Dunque l’invito rivolto ai popoli ad amarsi è un grande messaggio, ma non può tradursi in linea politica effettuale. Non certo per cattiveria o insensibilità dei governanti, chiunque essi siano e da qualunque esperienza vengano. I quali governanti hanno senza dubbio il sacrosanto dovere di salvare la vita dei migranti ma anche e senza incertezze quello di tutelare la sicurezza e il benessere dei loro popoli, insieme alle ragioni dello stare insieme e all’integrità dello stato.
Sinceramente non credo che sul piano storico effettuale dei rapporti tra i popoli sia possibile l’alternativa o trionfo dell’amore o rivoluzione sociale comunitaristica in conseguenza dei flussi migratori.
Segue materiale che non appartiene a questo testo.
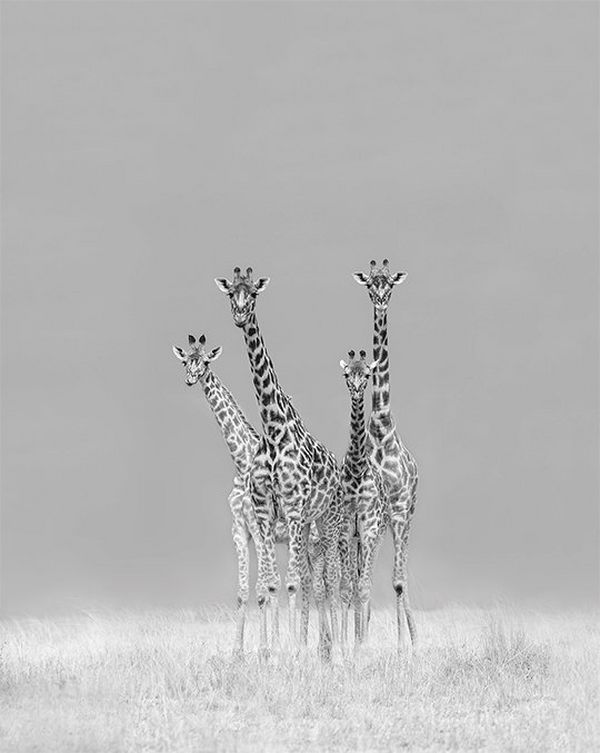 Four giraffes in back and white. Photo by Marina Cano on a Canon EOS-1D X Mark II.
Se così fosse, i ricchi potrebbero dormire sogni tranquillissimi. E comunque, tralasciando qui ogni tentativo di approfondire il tema, con ogni probabilità i ricchi continueranno ancora ad essere tali senza preoccuparsene troppo, almeno fin tanto che ignoranza, approssimazione e menefreghismo non saranno sostituiti da sapere, competenza e responsabilità, con il che cambierebbero i ruoli sociali e anche lo stesso concetto di ricchezza. Ma al momento la cosa mi pare alquanto lontana.
Commento di Dante Freddi
Ogni parola di questo pensiero di Pier Luigi Leoni la sento mia e posso soltanto a fatica offrire un contributo ricordando che la Chiesa si occupa da decenni dei più deboli del mondo, da Cristo. Sono i cristiani che si costruiscono una loro fede su misura, smussata degli angoli più aguzzi e fastidiosi, che nutrono una paura incoerente, che dovrebbe essere vinta dalla testimonianza comune e continua e manifesta dell’amore per il prossimo lontano. Quanta ignoranza in quel manifesto esposto durante la festa della Lega, in cui un cattolico “grida” una scritta che dice “Il mio papa è Benedetto XVI” .
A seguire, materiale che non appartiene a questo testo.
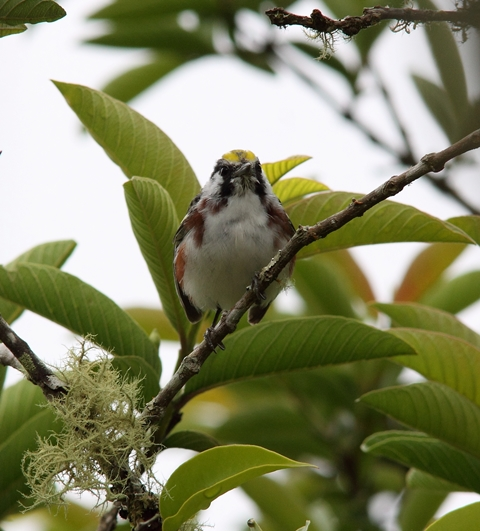Perhaps our commonest migrant warbler, the Chestnut-sided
Riporto un brano di Paolo VI citato da papa Francesco nella ricostruzione del pensiero dei suoi predecessori nei confronti dell’equilibrio di questo mondo, in cui sostiene : «l’urgenza e la necessità di un mutamento radicale nella condotta dell’umanità», perché «i progressi scientifici più straordinari, le prodezze tecniche più strabilianti, la crescita economica più prodigiosa, se non sono congiunte ad un autentico progresso sociale e morale, si rivolgono, in definitiva, contro l’uomo». Francesco è soltanto l’interprete più adatto che lo Spirito Santo ha regalato alla Chiesa per tentare di ritrovare la carità. evangelica.